Indeed... I'm sticking to binaries and atoms whereever possible.
> Theoretically, a MU* implimented in Erlang could have easily
> distributable/extensible distributed databases; one could literally
> walk off the edge of one MU* and onto another hosted on another site
> and hardly know the difference ... except for any local player-mods
> that might have been made. Strolling from a systemless SocialEM
> (Erlang MU*) onto a World of Darkness EM wouldn't necessarily give you
> stats and structure (though the WoD could be coded to stat you as Joe
> Average; capturing migrating processes would be nicely necessary).
Although I had no such lofty plans to start out with, these were some of
the strengths for why I picked Erlang to do this in. Servers should be
able to treat each other as peers and refer clients to each other, and
distributed programming should make that easy, almost trivial.
> The main question that it occured to me to ask would be "How is the
> best way to allow programming/extending the live system?" The
> facility for live upgrade of Erlang code gives us a direct hook into
> fixing things, but one has to impliment security on top of that.
Indeed, I thought about that a bit too. A mechanism like Perl's
taint-checking would be nice. Failing that, probably a little
object-manipulation language which is compiled into safe Erlang when
entered.
> Do
> we go with the LP-like model with directories of files which are then
> instanced into existance, or something more MUX-like with instances
> being live at all times but possibly inherited from?
This just being an experiment for me, I'm not really following any
particular model with much fidelity.
This started out as an experimental roguelike game in Perl, which
quickly got too complex to be easily maintainable. I started
translating it to Erlang, but found I had a much easier time just
rewriting most of it.
All objects in my game are records in a monolithic mnesia table (which
is currently ram-and-disc, I will probably change that to ram-only with
periodic dumps in the future, for speed.)

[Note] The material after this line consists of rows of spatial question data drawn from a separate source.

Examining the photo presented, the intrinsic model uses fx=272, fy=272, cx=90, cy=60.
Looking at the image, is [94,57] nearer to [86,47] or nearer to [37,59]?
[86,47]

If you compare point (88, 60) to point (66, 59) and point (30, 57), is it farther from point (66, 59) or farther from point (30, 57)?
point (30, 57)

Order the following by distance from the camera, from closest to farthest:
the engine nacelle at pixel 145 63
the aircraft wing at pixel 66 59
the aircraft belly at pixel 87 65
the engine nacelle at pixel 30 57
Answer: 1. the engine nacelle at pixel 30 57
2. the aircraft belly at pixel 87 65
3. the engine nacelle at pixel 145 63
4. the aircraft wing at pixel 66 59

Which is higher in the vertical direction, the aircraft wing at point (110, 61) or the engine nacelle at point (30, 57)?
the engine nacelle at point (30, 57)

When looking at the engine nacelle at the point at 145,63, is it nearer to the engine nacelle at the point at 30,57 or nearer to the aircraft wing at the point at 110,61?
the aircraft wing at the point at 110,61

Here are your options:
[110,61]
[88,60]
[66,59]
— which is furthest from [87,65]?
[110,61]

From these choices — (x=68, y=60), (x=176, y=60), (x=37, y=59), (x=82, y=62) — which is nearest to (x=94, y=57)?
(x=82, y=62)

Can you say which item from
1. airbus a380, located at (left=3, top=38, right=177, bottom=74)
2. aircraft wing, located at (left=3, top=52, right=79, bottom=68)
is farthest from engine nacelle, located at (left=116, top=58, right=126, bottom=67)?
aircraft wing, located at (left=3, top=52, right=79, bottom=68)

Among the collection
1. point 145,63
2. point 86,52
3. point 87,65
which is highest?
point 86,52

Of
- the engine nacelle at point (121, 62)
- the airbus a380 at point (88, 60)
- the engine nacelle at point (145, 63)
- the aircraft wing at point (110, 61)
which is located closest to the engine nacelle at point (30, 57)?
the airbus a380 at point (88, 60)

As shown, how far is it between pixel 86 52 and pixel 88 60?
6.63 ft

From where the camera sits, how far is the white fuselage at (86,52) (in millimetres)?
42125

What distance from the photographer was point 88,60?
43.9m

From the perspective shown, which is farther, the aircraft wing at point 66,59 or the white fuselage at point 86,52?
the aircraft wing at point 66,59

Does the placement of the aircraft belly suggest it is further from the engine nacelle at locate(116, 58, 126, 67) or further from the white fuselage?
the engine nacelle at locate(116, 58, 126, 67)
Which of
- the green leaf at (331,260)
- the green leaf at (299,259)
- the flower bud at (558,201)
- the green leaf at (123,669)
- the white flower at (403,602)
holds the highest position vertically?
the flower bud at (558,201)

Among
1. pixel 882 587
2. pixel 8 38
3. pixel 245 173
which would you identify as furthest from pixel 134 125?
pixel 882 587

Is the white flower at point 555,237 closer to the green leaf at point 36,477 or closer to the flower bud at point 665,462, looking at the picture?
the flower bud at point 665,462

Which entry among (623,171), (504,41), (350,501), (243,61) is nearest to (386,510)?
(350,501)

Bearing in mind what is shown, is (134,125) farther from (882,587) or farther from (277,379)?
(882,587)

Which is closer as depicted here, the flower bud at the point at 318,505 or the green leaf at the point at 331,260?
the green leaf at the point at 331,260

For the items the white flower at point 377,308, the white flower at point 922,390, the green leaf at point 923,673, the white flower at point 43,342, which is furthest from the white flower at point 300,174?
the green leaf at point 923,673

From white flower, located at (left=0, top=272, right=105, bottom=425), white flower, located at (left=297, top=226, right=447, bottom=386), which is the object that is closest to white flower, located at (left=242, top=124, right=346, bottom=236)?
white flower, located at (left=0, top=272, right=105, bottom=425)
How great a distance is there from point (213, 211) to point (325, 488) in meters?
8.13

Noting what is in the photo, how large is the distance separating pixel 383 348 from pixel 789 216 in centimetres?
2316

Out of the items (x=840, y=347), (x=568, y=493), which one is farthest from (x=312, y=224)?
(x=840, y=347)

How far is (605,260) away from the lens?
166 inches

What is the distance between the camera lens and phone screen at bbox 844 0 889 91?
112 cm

There is a field 'pid' in the record definition. Objects with 'agency'
have a pid associated with them. Such objects can be NPC's (internal
bots), in which case the process is responsible for their AI. Or they
can be human players or external bots, in which case there's a valid
value in the 'socket' field too. So the difference between 'live' and
'inert' objects is merely that of an attached process.
I'm using a sort of 'object factory' approach where there are no
classes; instead, 'exemplars' which are copied and tweaked. Exemplars
describe distributions for stats (e.g. strength = 3d6) while instances
have concrete values (e.g. strength = 15.)
_chris
--
"Ten short days ago all I could look forward to was a dead-end job as a
engineer. Now I have a promising future and make really big Zorkmids."